* **SET OF TASKS**:
1. Answer these questions from the letter about Rudy's divorce, one line each:
(a) How many kids does the letter say the woman it addresses has?
(b) What date does the letter give for what Rudy did for all New Yorkers?
(c) Who does the letter say are left in the middle?
2. Decide whether each statement agrees with the letter about Rudy's divorce, and support each answer with a quotation from it:
(a) The letter calls the woman it addresses a working mother.
(b) The letter says women leaders have shown the woman it addresses a great deal of sympathy.
(c) The letter states that divorce is always difficult.
3. Carry on the letter about Rudy's divorce from where it stops.

* **PAGE TEXT**:
◆ ◆ ◆ ◆
Maggie Gallagher
Forgive the intrusion, but I just had to drop you a note of sympathy in this time of trial with Rudy. Divorce is always difficult. But I would think a woman like you, a working mother with two kids in the middle of a nasty divorce, might generate at least a bit of public sympathy from women leaders, columnists, feminist spokespeople -- I dunno, somebody!

But everyone seems either too intimidated or too full of hero-worship for Rudy to give you the time of day. That is one of the worst parts of divorce, isn't it? The family lines are redrawn to put each parent in opposite camps. Kids are left in the middle. And so now, apparently (judging from the headlines around here), anybody who admires what Rudy did for all New Yorkers on Sept. 11 must also side with him in the way he is conducting his marriage and divorce. Powerful, competent men must be kowtowed to. We need them. Wives and children are private, expendable. Who cares what he does to you, as long as he was good to us?
◆ ◆ ◆ ◆
* **MATERIAL SHOWN**:
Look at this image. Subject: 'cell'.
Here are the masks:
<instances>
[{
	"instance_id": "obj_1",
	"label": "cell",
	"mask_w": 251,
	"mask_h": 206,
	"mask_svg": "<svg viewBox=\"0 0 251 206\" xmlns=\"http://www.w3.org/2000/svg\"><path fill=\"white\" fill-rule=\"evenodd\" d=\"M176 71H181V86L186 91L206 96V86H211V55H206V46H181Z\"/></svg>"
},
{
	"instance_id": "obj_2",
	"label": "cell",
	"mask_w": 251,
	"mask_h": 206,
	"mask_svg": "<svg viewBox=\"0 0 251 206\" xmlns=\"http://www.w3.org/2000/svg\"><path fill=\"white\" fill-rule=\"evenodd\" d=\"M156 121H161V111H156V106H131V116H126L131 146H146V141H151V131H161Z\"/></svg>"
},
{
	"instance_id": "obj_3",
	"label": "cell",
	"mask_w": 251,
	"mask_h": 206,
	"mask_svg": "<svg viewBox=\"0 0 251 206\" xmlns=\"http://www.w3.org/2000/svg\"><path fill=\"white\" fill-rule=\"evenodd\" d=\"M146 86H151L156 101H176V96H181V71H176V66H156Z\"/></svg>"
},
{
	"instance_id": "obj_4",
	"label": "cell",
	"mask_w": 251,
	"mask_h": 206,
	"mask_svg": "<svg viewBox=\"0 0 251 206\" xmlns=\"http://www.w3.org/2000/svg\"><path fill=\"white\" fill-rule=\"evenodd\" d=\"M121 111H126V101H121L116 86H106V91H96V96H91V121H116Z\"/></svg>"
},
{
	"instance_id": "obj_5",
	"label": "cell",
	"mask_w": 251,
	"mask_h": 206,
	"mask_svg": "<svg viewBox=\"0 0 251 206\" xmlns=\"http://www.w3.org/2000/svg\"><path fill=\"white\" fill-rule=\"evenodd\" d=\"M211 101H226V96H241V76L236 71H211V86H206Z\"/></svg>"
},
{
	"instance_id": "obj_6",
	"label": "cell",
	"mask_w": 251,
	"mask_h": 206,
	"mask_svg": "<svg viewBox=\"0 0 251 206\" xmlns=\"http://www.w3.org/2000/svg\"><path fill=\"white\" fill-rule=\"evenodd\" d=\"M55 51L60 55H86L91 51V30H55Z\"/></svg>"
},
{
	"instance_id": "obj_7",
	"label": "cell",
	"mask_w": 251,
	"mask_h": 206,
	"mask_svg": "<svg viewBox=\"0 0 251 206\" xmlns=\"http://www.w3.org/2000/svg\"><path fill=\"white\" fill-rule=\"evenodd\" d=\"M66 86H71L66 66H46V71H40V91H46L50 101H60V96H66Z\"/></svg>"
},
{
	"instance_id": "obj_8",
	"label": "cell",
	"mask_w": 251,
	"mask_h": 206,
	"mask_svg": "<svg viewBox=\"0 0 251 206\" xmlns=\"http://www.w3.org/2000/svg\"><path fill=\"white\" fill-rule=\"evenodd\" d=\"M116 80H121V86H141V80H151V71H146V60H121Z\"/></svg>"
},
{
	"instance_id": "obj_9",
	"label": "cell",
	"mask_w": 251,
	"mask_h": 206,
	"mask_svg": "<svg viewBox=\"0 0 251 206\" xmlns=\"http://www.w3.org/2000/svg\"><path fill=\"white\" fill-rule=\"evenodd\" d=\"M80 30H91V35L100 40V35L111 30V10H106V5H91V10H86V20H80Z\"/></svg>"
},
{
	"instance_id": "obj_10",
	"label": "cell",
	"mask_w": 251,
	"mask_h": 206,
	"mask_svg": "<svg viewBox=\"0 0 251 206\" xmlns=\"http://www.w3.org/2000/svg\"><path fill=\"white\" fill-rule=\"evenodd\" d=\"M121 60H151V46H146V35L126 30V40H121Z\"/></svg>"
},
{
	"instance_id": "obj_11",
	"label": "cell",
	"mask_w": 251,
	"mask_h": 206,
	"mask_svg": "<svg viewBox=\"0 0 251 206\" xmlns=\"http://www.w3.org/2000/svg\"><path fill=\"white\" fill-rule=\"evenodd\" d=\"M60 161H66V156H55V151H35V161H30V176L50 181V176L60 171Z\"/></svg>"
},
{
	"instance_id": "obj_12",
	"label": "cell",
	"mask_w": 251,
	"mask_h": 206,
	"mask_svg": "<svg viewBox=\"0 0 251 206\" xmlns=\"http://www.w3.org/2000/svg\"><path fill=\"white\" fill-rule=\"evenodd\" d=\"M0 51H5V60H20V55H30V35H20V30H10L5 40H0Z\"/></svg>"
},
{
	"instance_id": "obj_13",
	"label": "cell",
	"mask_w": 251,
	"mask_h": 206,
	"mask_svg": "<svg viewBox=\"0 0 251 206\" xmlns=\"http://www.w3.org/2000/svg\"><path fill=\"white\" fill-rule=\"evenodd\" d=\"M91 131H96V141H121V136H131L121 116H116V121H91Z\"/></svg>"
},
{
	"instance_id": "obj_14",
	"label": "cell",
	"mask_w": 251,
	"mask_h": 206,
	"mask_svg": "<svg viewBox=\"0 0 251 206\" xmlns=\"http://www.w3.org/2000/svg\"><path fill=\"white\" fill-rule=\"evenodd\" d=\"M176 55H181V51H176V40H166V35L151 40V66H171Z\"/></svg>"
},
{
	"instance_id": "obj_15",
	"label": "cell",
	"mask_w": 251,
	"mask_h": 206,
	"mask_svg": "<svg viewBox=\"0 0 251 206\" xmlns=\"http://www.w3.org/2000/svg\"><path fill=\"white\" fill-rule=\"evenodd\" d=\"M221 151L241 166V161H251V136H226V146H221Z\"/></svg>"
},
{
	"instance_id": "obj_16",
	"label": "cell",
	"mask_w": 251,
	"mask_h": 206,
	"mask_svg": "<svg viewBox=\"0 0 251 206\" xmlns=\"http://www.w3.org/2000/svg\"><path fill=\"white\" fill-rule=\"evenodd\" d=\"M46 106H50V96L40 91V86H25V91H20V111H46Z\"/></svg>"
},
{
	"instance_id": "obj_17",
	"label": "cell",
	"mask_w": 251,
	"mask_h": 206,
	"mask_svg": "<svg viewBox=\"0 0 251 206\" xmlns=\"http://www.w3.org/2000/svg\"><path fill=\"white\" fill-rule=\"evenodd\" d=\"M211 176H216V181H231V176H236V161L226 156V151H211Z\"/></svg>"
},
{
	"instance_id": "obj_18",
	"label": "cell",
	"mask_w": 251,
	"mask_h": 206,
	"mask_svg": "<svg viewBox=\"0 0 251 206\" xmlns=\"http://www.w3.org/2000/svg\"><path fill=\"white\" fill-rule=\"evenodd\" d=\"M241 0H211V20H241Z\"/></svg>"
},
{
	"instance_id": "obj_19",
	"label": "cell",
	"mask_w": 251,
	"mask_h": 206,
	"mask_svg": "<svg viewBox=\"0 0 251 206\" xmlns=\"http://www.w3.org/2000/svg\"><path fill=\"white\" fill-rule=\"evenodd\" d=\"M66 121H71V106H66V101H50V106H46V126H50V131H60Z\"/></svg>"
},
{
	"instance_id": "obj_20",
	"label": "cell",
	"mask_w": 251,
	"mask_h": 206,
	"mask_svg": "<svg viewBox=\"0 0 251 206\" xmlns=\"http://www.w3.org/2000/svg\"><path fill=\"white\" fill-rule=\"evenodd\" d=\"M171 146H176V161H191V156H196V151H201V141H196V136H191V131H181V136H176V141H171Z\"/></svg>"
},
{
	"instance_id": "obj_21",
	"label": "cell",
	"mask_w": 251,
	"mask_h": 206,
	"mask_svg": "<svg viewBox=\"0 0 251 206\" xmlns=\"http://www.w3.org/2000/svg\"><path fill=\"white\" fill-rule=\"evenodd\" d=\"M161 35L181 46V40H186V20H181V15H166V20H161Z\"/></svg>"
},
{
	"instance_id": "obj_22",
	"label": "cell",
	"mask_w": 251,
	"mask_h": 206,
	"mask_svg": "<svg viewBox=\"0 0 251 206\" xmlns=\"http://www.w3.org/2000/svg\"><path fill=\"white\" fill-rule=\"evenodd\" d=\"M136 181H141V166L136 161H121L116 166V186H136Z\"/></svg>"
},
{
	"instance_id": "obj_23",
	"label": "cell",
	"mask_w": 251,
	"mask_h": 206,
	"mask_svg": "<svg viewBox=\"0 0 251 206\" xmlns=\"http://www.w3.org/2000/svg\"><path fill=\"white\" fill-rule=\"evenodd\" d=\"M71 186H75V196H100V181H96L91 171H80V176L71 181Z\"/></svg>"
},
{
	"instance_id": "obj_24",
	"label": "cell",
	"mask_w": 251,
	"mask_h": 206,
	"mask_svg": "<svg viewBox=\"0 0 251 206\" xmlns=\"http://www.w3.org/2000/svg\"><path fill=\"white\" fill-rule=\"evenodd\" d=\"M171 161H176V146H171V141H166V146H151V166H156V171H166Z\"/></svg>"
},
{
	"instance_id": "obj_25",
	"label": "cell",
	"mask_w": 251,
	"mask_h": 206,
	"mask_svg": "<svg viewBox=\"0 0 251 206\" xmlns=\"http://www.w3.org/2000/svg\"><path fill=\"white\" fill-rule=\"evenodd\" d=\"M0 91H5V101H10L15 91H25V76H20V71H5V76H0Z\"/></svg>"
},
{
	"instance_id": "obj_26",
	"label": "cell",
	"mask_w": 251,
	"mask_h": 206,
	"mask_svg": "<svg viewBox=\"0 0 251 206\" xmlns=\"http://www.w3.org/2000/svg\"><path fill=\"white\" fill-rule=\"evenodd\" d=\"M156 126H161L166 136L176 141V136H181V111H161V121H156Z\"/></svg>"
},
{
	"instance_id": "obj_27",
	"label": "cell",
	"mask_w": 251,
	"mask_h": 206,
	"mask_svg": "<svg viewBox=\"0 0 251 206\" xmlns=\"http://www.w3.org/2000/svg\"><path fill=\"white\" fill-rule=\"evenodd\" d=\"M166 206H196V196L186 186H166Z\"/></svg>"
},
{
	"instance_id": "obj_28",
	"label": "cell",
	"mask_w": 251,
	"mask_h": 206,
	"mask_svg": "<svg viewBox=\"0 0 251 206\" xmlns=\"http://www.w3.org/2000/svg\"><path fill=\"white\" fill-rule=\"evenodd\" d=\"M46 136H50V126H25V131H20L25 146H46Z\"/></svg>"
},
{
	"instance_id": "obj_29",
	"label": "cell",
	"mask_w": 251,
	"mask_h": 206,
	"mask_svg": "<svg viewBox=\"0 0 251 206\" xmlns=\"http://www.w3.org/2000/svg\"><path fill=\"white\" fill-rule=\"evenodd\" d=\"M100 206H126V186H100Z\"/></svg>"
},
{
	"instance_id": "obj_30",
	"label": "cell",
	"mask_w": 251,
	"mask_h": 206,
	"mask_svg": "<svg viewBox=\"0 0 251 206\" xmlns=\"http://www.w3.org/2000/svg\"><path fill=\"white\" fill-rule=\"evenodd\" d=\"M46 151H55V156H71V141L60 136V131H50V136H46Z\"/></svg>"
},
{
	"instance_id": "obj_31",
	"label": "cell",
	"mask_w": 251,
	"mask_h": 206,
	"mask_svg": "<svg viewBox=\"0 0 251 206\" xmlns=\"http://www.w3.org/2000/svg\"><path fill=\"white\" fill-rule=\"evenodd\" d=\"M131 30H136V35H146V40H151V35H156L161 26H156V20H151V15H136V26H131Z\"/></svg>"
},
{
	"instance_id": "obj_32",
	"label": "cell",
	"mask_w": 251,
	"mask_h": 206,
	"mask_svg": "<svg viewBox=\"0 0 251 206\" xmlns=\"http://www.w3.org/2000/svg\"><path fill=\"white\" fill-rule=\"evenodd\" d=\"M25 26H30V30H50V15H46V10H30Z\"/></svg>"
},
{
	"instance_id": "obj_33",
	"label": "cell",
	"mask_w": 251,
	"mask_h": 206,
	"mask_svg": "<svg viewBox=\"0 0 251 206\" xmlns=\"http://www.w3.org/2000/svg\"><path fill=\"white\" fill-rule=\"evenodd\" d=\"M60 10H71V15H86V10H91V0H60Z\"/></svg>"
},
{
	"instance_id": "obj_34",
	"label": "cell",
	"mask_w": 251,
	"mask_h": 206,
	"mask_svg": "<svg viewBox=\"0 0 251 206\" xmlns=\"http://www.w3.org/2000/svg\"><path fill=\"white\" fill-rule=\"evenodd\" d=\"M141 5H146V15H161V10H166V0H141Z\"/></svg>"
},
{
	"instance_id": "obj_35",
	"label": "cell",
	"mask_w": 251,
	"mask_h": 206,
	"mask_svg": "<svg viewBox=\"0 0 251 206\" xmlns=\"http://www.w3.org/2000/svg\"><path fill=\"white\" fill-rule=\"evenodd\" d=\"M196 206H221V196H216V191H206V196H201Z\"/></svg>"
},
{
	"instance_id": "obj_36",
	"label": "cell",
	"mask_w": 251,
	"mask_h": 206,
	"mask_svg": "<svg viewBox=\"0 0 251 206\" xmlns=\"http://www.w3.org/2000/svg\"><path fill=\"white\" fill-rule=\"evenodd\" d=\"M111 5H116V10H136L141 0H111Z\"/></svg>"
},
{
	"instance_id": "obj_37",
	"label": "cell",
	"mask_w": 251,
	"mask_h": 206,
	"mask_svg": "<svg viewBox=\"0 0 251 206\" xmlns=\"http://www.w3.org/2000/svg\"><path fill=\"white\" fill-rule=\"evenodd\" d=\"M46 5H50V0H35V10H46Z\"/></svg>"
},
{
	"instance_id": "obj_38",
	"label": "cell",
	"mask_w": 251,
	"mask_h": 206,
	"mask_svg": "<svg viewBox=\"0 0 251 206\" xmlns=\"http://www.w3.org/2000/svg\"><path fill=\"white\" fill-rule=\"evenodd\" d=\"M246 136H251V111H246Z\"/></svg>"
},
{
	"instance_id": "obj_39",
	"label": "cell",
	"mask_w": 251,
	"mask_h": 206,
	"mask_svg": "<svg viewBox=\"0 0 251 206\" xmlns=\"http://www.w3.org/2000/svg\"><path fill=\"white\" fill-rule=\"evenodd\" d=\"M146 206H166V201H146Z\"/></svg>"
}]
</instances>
◆ ◆ ◆ ◆
* **ANSWERS BY ITEM NUMBER**:
1.
(a) Two.
(b) Sept. 11.
(c) Kids.

2.
(a) Yes: "a working mother with two kids in the middle of a nasty divorce"
(b) No: "But everyone seems either too intimidated or too full of hero-worship for Rudy to give you the time of day."
(c) Yes: "Divorce is always difficult."

3.
I wanted to let you know that I noticed, if no one else did, what is too typical in cases like these. Here is Rudy, a wealthy, powerful man, whose earnings this year will probably top $12 million, or about $1 million a month. How much money did Rudy think should go to support his kids? Based on his mayoral salary, he had been ordered to pay only $1,800 a month in child support, plus half the tuition and medical expenses. Now that his real income potential is clear, how much did the Big Man offer to pay up for child support, according to the New York papers? A whopping extra $1,800 a month. That's right: $3,600 a month goes for his two kids, leaving approximately $996,400 a month for he and Judy (give or take a few hundred thousand).

Fortunately, the judge ordered temporary child support raised to more than $20,000 a month.

Meanwhile, Rudy's hired gun, divorce attorney Raoul Felder, last May (according to the New York Post) had the nerve to say, Donna, that you were "coming off looking foolish, trivial and an uncaring mother" with "twisted motives." "She is trying to cling to a marriage that's been dead for years. ... Mrs. Giuliani should get a life," he summed up.

I am still shaking my head over this one. I know that heroes are not saints. But how can Rudy -- in order to save himself some dough, which is what this divorce case is about from his point of view -- allow any employee of his to talk about the mother of his children like that?

And yes, I wanted you to know that someone noticed that this guy who pays lawyers to smear you as a bad mother is the same father who somehow found the time -- after working 15-hour days -- to spend leisurely dinners with his mistress while you were home with the kids.

Vintage Rudy. When he is good, he is very, very good, and when he is bad, he is just plain shameless.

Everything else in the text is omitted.